* _Required work_
Which lines in the listing below contain the word "cockroach"? Filter them out and copy each one, counting only matches with the same uppercase and lowercase letters.

* _Material to process_
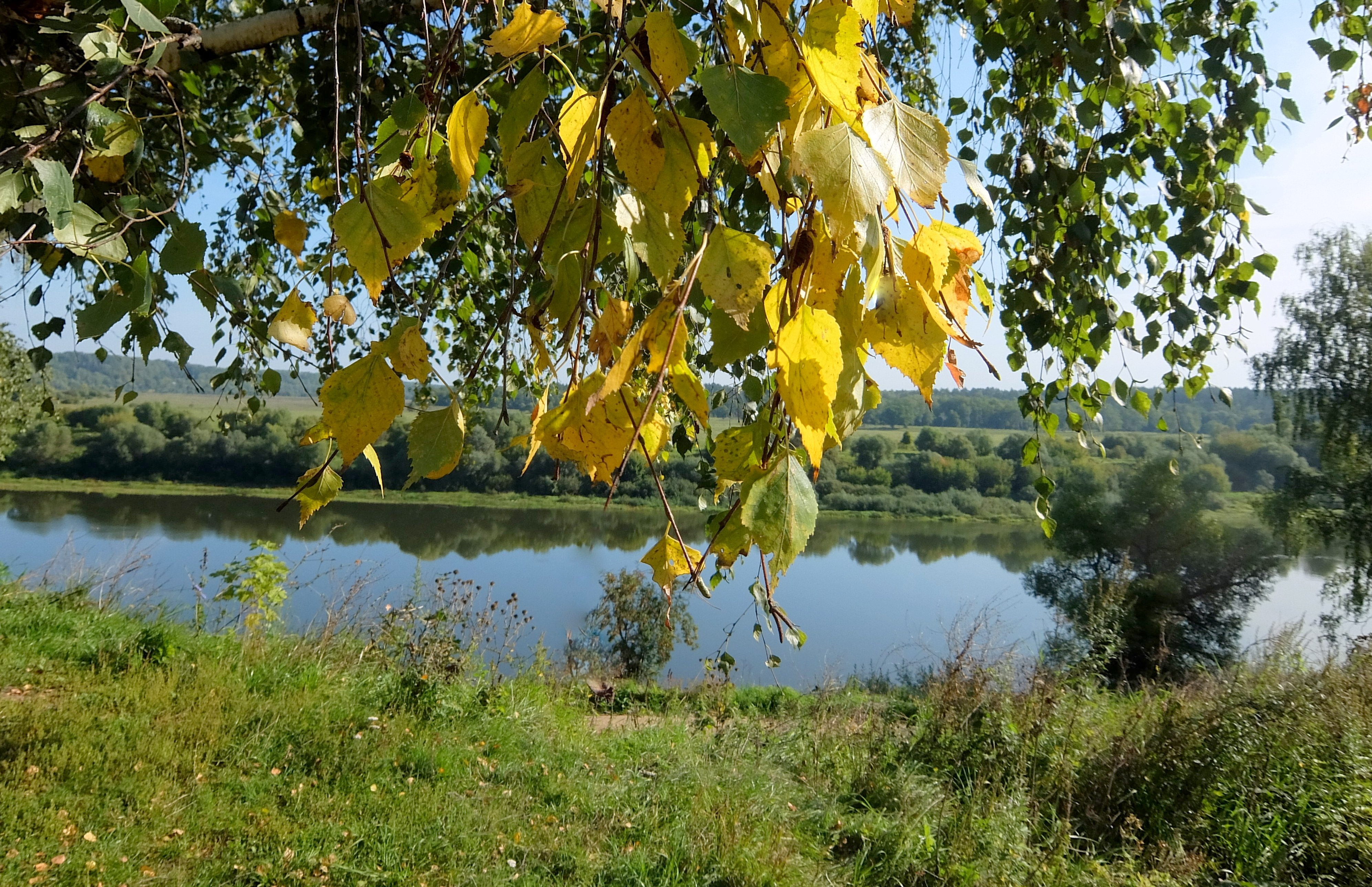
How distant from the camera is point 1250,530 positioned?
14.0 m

==

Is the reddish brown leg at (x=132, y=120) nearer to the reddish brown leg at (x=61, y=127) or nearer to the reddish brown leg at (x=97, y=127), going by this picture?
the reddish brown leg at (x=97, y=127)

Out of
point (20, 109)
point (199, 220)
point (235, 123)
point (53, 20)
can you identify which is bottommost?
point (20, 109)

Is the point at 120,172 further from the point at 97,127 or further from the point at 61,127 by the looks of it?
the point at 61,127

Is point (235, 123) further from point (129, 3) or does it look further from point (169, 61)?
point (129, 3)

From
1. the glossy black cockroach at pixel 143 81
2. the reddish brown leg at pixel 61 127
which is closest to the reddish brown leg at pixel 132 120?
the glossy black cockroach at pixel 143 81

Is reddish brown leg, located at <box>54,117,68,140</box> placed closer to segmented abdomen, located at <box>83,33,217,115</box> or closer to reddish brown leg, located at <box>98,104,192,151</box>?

* _Final answer_
1. the glossy black cockroach at pixel 143 81
the glossy black cockroach at pixel 143 81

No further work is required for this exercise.